Weather & Altitude Corrections
Heat slows you down. High altitude does too. A landmark 2021 study in Medicine & Science in Sports & Exercise analysed 1,258 endurance races across 84 locations and 42 countries spanning 1936–2019 — the largest dataset of its kind. It confirmed that optimal performance occurs between 7.5–15°C WBGT, with each degree above that costing roughly 0.2–1.1% depending on event distance. A 2025 study of six World Marathon Majors further corroborated the temperature–performance link and raised the question of climate change impacts on future race scheduling.
Our temperature corrections build on the foundational work of Ely et al. (2007), which quantified the progressive slowing of marathon performance as wet-bulb globe temperature rises from 5°C to 25°C. The Steadman heat index is applied when temperature and humidity combine to create meaningful thermal load. Altitude corrections begin above 900 metres, where oxygen delivery starts to measurably decline in non-acclimatised runners — a threshold consistent with a 2025 meta-analysis of 13 altitude training RCTs confirming that altitude significantly alters hematological markers and endurance performance.
Terrain Confidence
No model should pretend to know more than it does. If your race contains terrain significantly harder or more mountainous than anything in your training history, GAP extrapolation becomes less reliable — and you deserve to know that. The confidence system measures three things: how much of the race course falls outside your trained grade range, how much of it is in the hardest effort zones, and how far the race distance exceeds your longest training runs.
When confidence is medium or low, the prediction is shown with an uncertainty range rather than a single number.

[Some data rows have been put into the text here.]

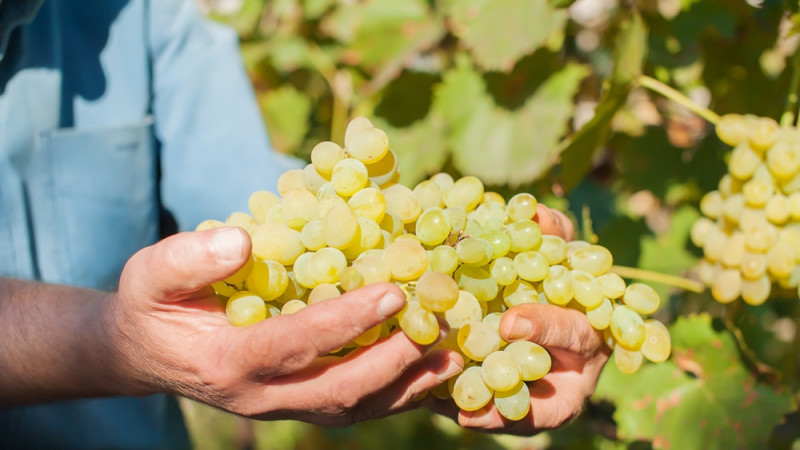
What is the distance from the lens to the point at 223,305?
0.66 m

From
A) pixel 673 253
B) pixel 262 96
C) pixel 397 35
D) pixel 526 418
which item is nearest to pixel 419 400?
pixel 526 418

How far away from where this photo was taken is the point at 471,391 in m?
0.65

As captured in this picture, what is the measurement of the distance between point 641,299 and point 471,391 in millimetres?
245

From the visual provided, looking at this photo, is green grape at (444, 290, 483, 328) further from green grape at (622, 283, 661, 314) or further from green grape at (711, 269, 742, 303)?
green grape at (711, 269, 742, 303)

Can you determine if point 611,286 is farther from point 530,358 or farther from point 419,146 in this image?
point 419,146

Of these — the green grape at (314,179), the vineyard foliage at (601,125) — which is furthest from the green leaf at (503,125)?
the green grape at (314,179)

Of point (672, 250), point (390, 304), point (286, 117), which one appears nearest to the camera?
point (390, 304)

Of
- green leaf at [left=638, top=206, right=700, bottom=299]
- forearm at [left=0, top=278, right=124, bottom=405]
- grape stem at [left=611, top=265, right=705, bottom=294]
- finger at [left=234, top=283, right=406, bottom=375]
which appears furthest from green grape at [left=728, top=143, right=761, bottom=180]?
forearm at [left=0, top=278, right=124, bottom=405]

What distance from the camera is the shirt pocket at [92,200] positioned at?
1.09m

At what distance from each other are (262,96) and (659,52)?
1225 millimetres

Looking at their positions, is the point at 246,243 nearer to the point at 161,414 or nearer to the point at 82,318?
the point at 82,318

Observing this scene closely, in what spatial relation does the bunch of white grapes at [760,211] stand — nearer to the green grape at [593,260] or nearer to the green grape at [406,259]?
the green grape at [593,260]

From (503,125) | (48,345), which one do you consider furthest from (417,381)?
(503,125)

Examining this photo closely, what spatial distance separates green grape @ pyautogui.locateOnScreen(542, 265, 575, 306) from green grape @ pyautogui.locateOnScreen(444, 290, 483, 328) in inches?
3.7
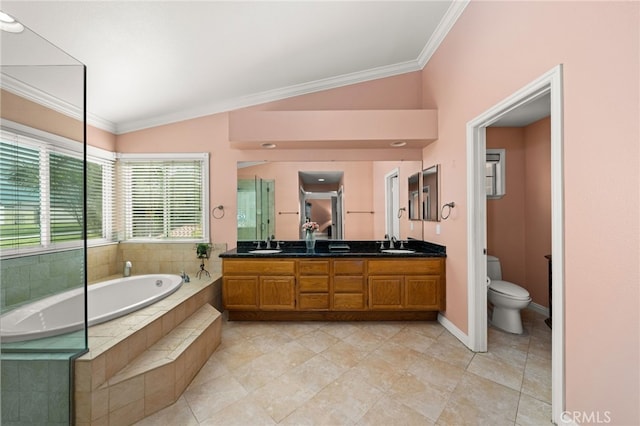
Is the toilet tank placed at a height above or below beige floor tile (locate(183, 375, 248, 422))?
above

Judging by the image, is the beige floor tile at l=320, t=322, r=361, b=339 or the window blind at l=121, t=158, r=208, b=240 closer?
the beige floor tile at l=320, t=322, r=361, b=339

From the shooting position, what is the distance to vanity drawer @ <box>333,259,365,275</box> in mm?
2748

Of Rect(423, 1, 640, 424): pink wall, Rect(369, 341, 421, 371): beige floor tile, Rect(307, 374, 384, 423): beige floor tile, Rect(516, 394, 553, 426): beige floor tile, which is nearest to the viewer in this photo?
Rect(423, 1, 640, 424): pink wall

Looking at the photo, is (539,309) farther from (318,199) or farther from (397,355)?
Result: (318,199)

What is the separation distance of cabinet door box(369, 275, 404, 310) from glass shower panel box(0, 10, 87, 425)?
7.68 feet

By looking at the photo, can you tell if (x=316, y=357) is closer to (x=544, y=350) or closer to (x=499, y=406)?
(x=499, y=406)

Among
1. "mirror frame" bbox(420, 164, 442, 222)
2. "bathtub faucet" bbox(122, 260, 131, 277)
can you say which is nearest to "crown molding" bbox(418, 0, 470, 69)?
"mirror frame" bbox(420, 164, 442, 222)

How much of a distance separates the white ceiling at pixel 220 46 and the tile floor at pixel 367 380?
245cm

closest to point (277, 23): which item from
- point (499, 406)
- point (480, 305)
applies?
point (480, 305)

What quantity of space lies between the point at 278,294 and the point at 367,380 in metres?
1.26

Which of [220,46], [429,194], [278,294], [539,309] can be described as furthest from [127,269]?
[539,309]

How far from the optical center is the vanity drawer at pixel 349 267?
2748mm

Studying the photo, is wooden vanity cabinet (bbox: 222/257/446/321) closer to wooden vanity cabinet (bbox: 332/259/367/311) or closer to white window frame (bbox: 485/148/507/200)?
wooden vanity cabinet (bbox: 332/259/367/311)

The goal is not to discourage you — it's to give you an honest picture of what the model can and cannot see.
The researchers behind this work — from Minetti's treadmill lab in 2002 to the 487-runner cross-validation by Looney, Hoogkamer & Kram in 2025 — were not building a race predictor. They were trying to understand how the human body moves through the world — up mountains, in heat, over long distances. We're grateful that their findings are precise enough to be useful here, and we try to apply them faithfully.